Disegnatore ed autore complesso,
creatore di mondi profondamente personali ed autobiografici, il
cinema di Tim Burton è popolato da inquietanti
ombre che si riflettono sul volto, quasi sempre pallido ed
infossato, dei suoi protagonisti, teneri mostri incompresi
caratterizzati da sentimenti spesso molto più umani rispetto a
quella controparte di persone “normali” che tanto li rifiutano e
fuggono.
Tim Burton, filmografia
L’intera filmografia di
Tim Burton è attraversata da una linea
allo stesso tempo macabra e gentile, spaventosa ma divertente, come
a voler esorcizzare demoni e paure nascoste quali la morte, il
diverso, una dimensione in cui i “freaks”

MATERIALE DI PARTENZA ▸
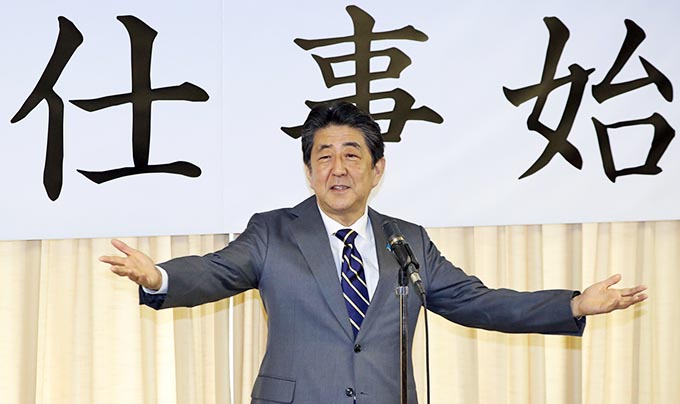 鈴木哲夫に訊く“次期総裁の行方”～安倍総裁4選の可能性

ESERCIZI DA SVOLGERE ▸
1 - Secondo il testo sul cinema di Tim Burton, com'è quasi sempre il volto dei suoi protagonisti?
2 - Prosegua il testo sul cinema di Tim Burton a partire dal punto in cui si interrompe.
Le righe riportate provengono da un'altra fonte.

RISPOSTE DI SEGUITO ▸
1 - Pallido e infossato.

2 -
burtoniani si rifugiano per allontanarsi da un mondo che li ha
attirati a sé spinto dalla curiosità, per poi rinnegarli
brutalmente data la loro natura avulsa e anticonformista; calati in
scenografie contorte e surreali, che riflettono pienamente il loro
stato d’animo in perenne conflitto tra luce ed ombra, questi “figli
del diverso e dell’incompreso“, una volta cacciati da quel mondo
ordinario che avevano tentato di approcciare, scelgono di tornare
nella loro dimensione oscura spesso con una mal celata serenità:
nonostante la profonda sofferenza e solitudine cui saranno
destinati, il conforto di poter vivere in una dimensione “altra” e
tutta loro è innegabile, un sollievo che gli permette di gettare
uno sguardo personale e distorto su quel mondo esterno non
dimostratosi all’altezza della loro struggente sensibilità, un
luogo che, forse, è più consigliabile sognare piuttosto che
vivere.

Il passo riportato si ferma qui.